Burr, Tillis vote no on new witnesses in Trump impeachment
North Carolina’s U.S. Sens. Richard Burr and Thom Tillis voted with the majority of their Republican colleagues to block the Senate from calling witnesses in the impeachment trial of President Donald Trump on Friday evening, clearing the way for a final vote on acquittal.
The vote was 51-49 with Republicans Susan Collins of Maine and Mitt Romney of Utah joining 47 Democrats and independents in wanting additional witnesses and documents beyond what was provided by the House of Representatives. The final vote will be held Wednesday at 4 p.m. after closing arguments on Monday and speeches from senators on Monday, Tuesday and Wednesday.
Trump was impeached in December in the Democraticcontrolled House on two articles — abuse of power and obstruction of Congress. The charges stem from Trump’s withholding of approved aid to Ukraine, allegedly until the nation’s president announced investigations into Joe and Hunter Biden and interference in the 2016 U.S. presidential election.

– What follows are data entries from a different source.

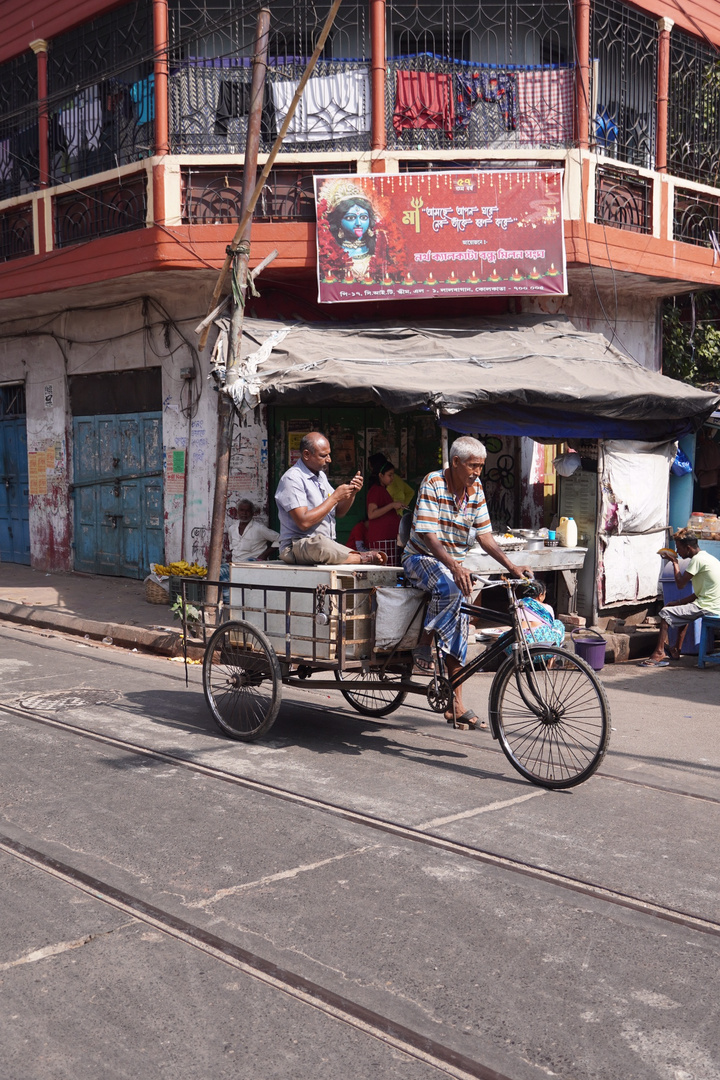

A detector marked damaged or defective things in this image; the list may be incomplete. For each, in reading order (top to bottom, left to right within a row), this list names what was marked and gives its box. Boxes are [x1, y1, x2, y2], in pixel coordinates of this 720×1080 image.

wooden door with peeling paint [72, 412, 164, 578]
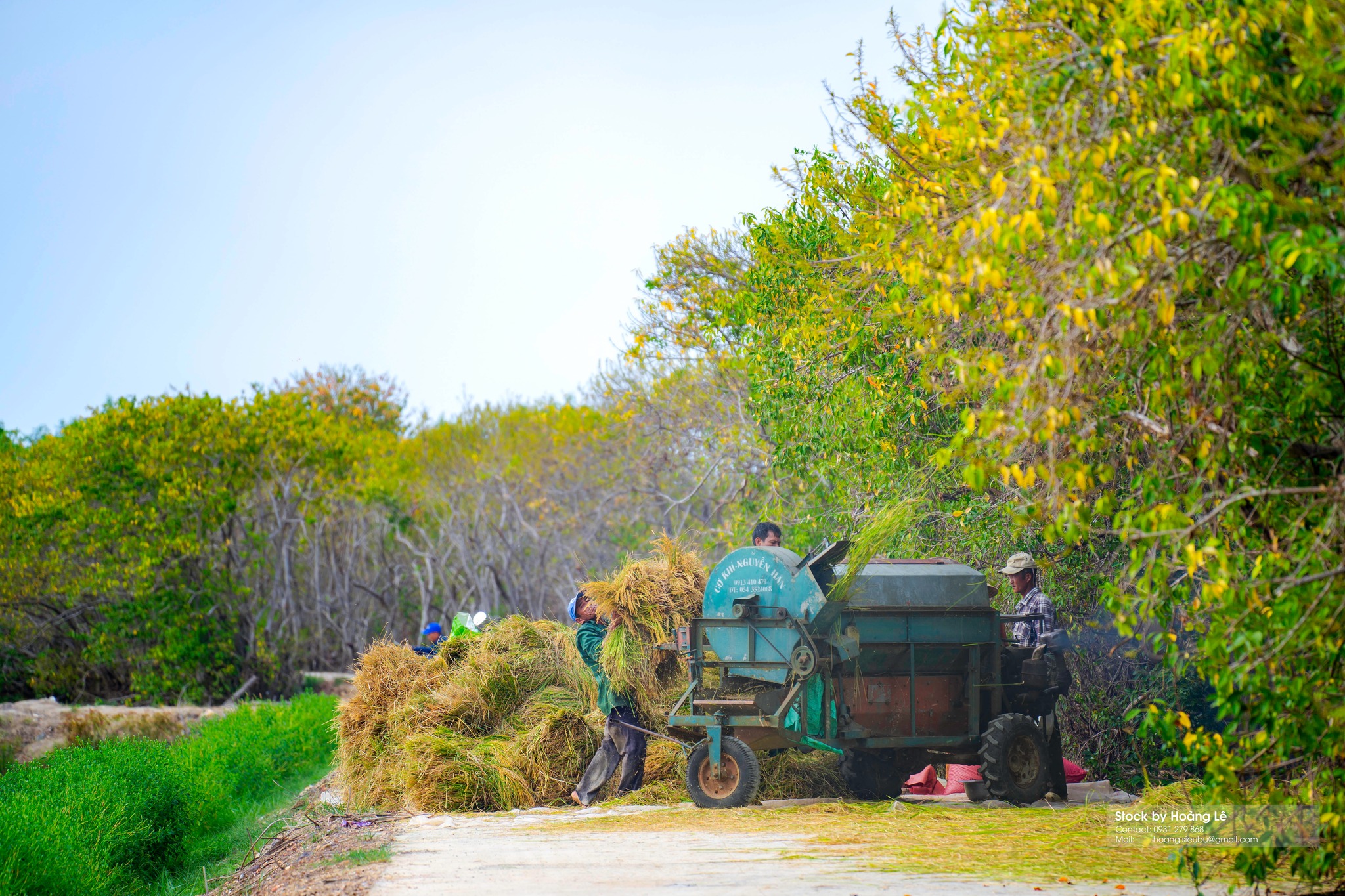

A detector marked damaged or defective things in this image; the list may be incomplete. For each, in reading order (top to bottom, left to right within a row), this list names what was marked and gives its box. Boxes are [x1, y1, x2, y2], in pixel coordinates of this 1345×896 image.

red rusty machine panel [839, 672, 968, 736]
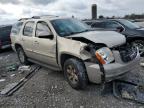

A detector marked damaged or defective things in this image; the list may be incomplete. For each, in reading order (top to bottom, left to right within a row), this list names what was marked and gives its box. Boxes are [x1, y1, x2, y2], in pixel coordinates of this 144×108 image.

crumpled hood [68, 30, 125, 48]
damaged front end [81, 43, 140, 84]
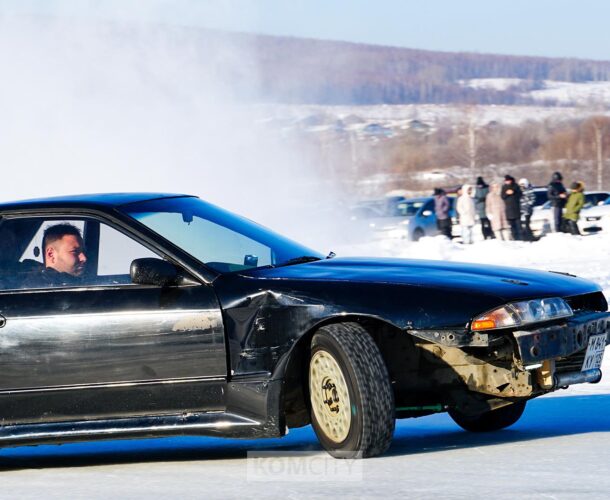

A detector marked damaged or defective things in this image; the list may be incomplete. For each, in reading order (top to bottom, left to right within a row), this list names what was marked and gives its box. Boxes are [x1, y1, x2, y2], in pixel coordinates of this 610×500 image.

damaged front bumper [510, 312, 604, 390]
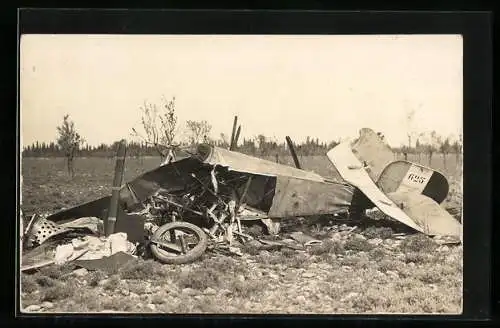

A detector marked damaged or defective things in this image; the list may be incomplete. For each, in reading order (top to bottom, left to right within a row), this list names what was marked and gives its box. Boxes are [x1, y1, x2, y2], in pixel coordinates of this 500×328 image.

crumpled metal panel [195, 144, 324, 182]
crumpled metal panel [268, 176, 354, 219]
crumpled metal panel [350, 127, 396, 182]
torn wing fabric [328, 143, 426, 233]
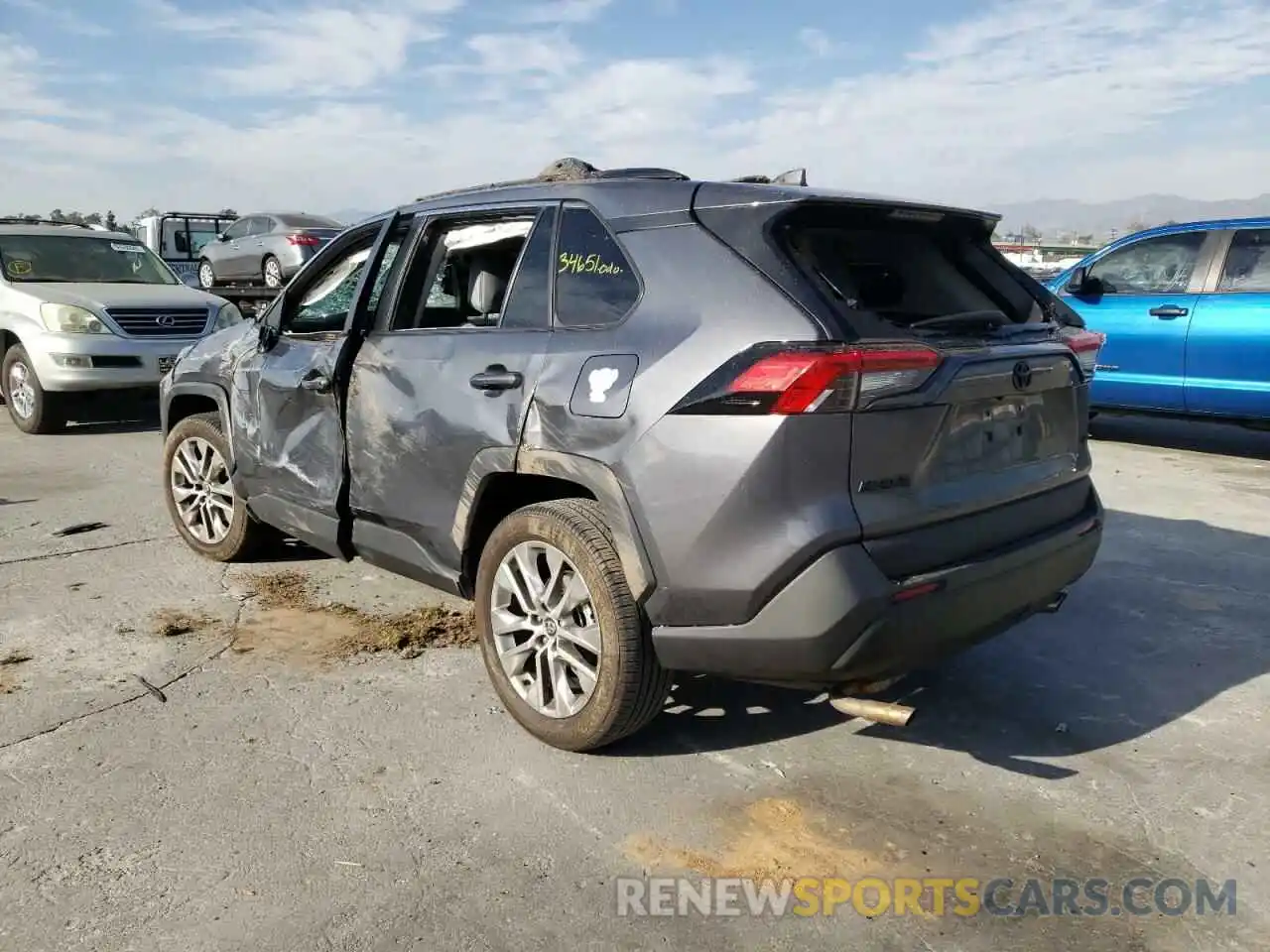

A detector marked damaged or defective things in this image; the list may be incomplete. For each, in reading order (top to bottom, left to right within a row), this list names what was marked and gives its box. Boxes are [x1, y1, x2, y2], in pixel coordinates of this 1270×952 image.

dented front door [230, 214, 401, 558]
damaged toyota rav4 [161, 162, 1102, 751]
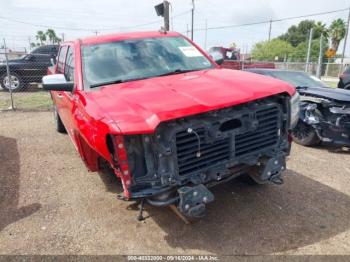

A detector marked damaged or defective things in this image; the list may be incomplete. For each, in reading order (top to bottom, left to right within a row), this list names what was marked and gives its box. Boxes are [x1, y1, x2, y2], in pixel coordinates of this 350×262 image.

crumpled hood [88, 68, 296, 133]
damaged front end [292, 94, 350, 146]
crumpled hood [296, 86, 350, 102]
damaged front end [111, 95, 290, 218]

The votes of Burr and Tillis were not a surprise.
Burr tipped his hand in an interview this week on former Gov. Pat McCrory’s radio show.
“The hearsay that John Bolton or anybody else may bring to this is irrelevant because even if the president said this, it does not raise to the level of removal from office, which is a sacred thing because the American people have duly elected him,” Burr said.
Tillis has repeatedly said in previous weeks that he would not vote for more witnesses, including former Trump administration official Bolton.
Bolton, whose political action committee has endorsed Tillis in 2014 and 2020, has a new book that alleges Trump told him the aid was tied to the investigations, The New York Times reported.
Tillis said earlier this week the Bolton revelation “hasn’t affected my decision” on witnesses. He’s repeatedly called the impeachment trial “a sham.”
“It should be dismissed based on the lack of evidence and lack of process,” Tillis said on McCrory’s show.
Republicans control 53 votes in the Senate. It would take 67 senators to vote to remove Trump — an outcome that has always been extremely unlikely. Tillis said in early December that he would vote to acquit the president.
Retiring Sen. Lamar Alexander of Tennessee, considered a potential swing vote on witnesses, said late Thursday night that he would not vote for additional witnesses. Alexander did, however, say that Democratic House managers convincingly proved that Trump withheld the aid, “at least in part, to pressure Ukraine to investigate the Bidens.”
“It was inappropriate for the president to ask a foreign leader to investigate his political opponent and to withhold United States aid to encourage that investigation. When elected officials inappropriately interfere with such investigations, it undermines the principle of equal justice under the law,” Alexander said in a statement. “But the Constitution does not give the Senate the power to remove the president from office and ban him from this year’s ballot simply for actions that are inappropriate.”
Trump faces re-election in November.
Asked Friday if he agreed with Alexander’s comments on Trump’s actions being inappropriate but not impeachable, Burr said: “I’ve said that before.”
Tillis said he would not characterize Trump’s conversations.
“We’re all arriving at the same place from different perspectives,” Tillis said Friday about Alexander. “I keep on going back to, I don’t characterize the President’s conversations any more than I do any other member of the Senate.”
Tillis, too, will be on the ballot this year. He has a primary on March 3.
State Sen. Erica Smith, one of five Democrats running to challenge Tillis, said based on the evidence she’s seen that Trump is guilty.
“Based on the documents from the House and what the House impeachment leaders and presenters have shared, it appears our president is guilty of obstruction of Congress as well as getting foreign assistance as it pertains to Joe Biden’s son,” Smith said.
Cal Cunningham, another Democrat in the race, said earlier this month that he wanted to hear Trump’s defense before giving his opinion on conviction or acquittal. He also said he wanted witnesses and documents.
“If Senator Tillis actually cared about fairness or his sworn constitutional duty, he would have voted to permit witnesses today — instead he denied North Carolinians valuable information, not only to aid Mitch McConnell’s cover up of President Trump, but to maintain his good graces with the White House as he seeks reelection,” Cunningham, a lawyer and former Army prosecutor, said in a statement.
Cunningham said earlier that the evidence was “very grave and very serious” that Trump had committed an “abuse of power.” But Cunningham has not said whether he would vote to convict or acquit the president if he were currently in the Senate.
Sens. Richard Burr, left, and Thom Tillis, both North Carolina Republicans, leave the chamber during the impeachment trial of President Donald Trump on Friday. They voted against subpoenaing new witnesses.